***** Text under study *****

Our developers and data scientists create custom tools to help us see usage patterns. We now have over 50 different charts across multiple dashboards.
We review the charts weekly, and when something unexpected happens, we ask why. Our product (system) and our customers are always evolving.
Watching for trends and patterns help us to stay on top of these changes.
3. People problems vs. system problems
Most problems — from product flaws to poverty to transit inefficiencies — are system problems.
Even when people act inappropriately or struggle in a way that seems preventable, an underlying system is usually to blame.
If your small business is growing too slowly, it’s probably not because of you. There’s a system that should be optimized, whether it’s at the core of your product or service, or a sales process needs work.
Once you’ve examined the system, it’s time to look at people. Maybe a new hire is causing a backlog or a team’s poor communication is wreaking havoc with the system.
Moving someone into a new role could be your leverage point.
Even when people are the problem, there’s usually a systems-based solution. For example, our Ankara, Turkey office takes frequent bike trips together.
Organizing over 70 people isn’t easy, and when some employees headed out early, it messed with our shared schedule.
So, we posted an office administrator near the elevator who reminded everyone that would leave together at 11 — and not before. This quick system change (using a simple leverage point) solved the problem.
Never stop learning
Systems thinking teaches you to see how people, policies, organizations, decisions, relationships, and ideas are interconnected.
If you want to go deeper, The Fifth Discipline: The Art & Practice of The Learning Organization by Peter M. Senge is one of the best books you can add to your nightstand.
As the title suggests, Senge shares five disciplines that ensure learning is embedded your DNA — whether you’re starting a business, leading a whole company, or working inside an organization.
1. Personal mastery
Attend conferences, take online courses, read books and blog posts, listen to podcasts, talk to people inside and beyond your industry, learn from your colleagues, watch documentaries, and do everything you can to improve your skills and stretch your mind.
2. Explore your biases and assumptions
The blind men in the parable all made assumptions about the elephant. Biases and assumptions prevent us from understanding the whole animal. They prevent growth and can block innovation. Being aware of your biases starts internally, but it’s also a hands-on practice.
At Jotform, we test our assumptions with usability tests, customer interviews, support calls, and bootcamp-style onboarding that pairs new employees with long-term staff.
We’re making the product, but we stay curious about how people use it and what they need.
3. Establish a (shared) vision
Systems break down without a clear goal or mission. You won’t run faster if you don’t know why you’re trying to break the speed barrier.
Is it for your own satisfaction? To win a race? To stay strong and fit as you age? Vision keeps you motivated.
In an organization, everyone needs to share that vision. We all know what we’re trying to accomplish with JotForm.
Hosting Friday demo days is one way to ensure we’re all in the same boat. We build that vision into our culture, and keep it alive both in theory and in practice.
4. Learn in teams
Shared learning is powerful. When groups work together to achieve significant goals, it solidifies understanding. It etches the lesson into our minds.
In an organization, this could take the form of working in cross-functional teams, sharing information across contrasting roles, running hack weeks, and running demonstrations.
5. Think in systems
Here’s where it comes full circle. Systems thinking is all about continuous improvement.
It’s also linked to the Iceberg Principle, which states that visible events are tiny compared to what’s happening below the surface. There’s far more ice below the water than you can perceive above it.
When you’re facing a challenge or an opportunity, consider the system.
Get to know the details. Find the leverage points. Test, learn, adapt, and keep refining your models.
After all, if you meet an elephant in the forest, you need to know what you’re facing.

***** Data extracts *****

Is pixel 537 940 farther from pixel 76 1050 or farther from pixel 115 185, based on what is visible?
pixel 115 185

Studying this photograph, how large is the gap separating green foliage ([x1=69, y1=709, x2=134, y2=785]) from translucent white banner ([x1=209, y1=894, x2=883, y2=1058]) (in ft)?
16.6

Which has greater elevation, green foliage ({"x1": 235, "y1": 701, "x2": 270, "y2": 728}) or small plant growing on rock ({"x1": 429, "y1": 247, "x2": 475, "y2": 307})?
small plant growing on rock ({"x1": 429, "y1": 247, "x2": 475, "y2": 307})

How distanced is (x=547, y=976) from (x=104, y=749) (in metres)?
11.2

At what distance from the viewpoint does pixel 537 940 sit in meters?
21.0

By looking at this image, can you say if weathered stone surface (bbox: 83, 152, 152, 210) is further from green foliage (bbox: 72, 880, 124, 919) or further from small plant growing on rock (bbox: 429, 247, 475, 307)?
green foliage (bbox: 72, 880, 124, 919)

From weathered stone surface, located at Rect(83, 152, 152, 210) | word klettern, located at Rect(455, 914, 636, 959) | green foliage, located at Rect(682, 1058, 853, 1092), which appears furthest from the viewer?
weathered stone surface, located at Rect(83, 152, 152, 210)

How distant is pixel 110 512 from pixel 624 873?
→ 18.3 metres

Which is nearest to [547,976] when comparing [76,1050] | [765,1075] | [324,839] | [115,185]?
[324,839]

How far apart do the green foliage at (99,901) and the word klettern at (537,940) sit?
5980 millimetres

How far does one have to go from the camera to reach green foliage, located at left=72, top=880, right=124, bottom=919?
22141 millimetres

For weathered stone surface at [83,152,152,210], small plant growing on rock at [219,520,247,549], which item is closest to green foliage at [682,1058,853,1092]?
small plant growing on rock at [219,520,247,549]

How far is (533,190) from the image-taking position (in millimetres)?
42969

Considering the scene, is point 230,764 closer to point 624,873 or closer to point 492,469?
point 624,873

*****
***** Data extracts *****

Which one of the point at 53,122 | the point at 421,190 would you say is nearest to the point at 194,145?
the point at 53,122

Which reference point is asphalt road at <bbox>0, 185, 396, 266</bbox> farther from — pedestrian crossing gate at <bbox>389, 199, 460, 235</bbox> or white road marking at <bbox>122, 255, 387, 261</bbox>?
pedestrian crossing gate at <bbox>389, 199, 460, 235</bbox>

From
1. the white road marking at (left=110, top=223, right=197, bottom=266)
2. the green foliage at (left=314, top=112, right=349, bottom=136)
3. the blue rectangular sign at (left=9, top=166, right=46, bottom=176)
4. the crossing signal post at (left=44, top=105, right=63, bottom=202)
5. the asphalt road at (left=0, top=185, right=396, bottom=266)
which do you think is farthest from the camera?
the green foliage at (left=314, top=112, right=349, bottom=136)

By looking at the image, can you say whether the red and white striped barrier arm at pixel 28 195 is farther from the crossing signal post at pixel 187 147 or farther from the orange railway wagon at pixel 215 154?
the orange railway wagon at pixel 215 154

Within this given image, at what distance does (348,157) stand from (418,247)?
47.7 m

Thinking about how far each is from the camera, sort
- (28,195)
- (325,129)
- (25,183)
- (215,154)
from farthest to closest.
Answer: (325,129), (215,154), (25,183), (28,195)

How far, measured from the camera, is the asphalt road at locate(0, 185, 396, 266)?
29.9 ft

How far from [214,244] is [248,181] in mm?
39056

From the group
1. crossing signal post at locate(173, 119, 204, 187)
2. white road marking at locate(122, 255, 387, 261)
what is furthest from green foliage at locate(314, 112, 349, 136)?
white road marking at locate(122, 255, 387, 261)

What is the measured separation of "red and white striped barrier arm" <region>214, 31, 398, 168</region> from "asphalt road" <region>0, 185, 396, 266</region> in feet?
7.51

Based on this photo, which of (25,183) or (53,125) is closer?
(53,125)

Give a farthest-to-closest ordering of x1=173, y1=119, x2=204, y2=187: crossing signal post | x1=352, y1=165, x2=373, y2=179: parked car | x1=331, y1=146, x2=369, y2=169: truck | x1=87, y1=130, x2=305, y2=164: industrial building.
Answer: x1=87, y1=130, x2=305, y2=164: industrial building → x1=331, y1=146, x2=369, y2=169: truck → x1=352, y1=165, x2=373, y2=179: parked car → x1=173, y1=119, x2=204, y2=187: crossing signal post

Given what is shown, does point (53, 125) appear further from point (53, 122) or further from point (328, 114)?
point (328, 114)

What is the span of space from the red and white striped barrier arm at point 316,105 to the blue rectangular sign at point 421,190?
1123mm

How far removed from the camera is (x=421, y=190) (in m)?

*****

# Exercises to complete:
A. In the systems thinking text, condense the paragraph that begins "The blind men in the parable" into a bulleted list that keeps its main points.
B. Decide whether each statement agrees with the systems thinking text, answering yes or no and quoting the words that settle it: (i) The team looks over its charts every week. (ii) Most problems are described as people problems. (iii) Friday demo days are given as one way to keep everyone aligned.

# Outputs in order:
A.
- The blind men in the parable all made assumptions about the elephant.
- Biases and assumptions keep us from understanding the whole animal.
- They prevent growth and can block innovation.
- Awareness of biases starts internally but is also a hands-on practice.

B.
(i) Yes: "We review the charts weekly"
(ii) No: "Most problems — from product flaws to poverty to transit inefficiencies — are system problems."
(iii) Yes: "Hosting Friday demo days is one way to ensure we’re all in the same boat."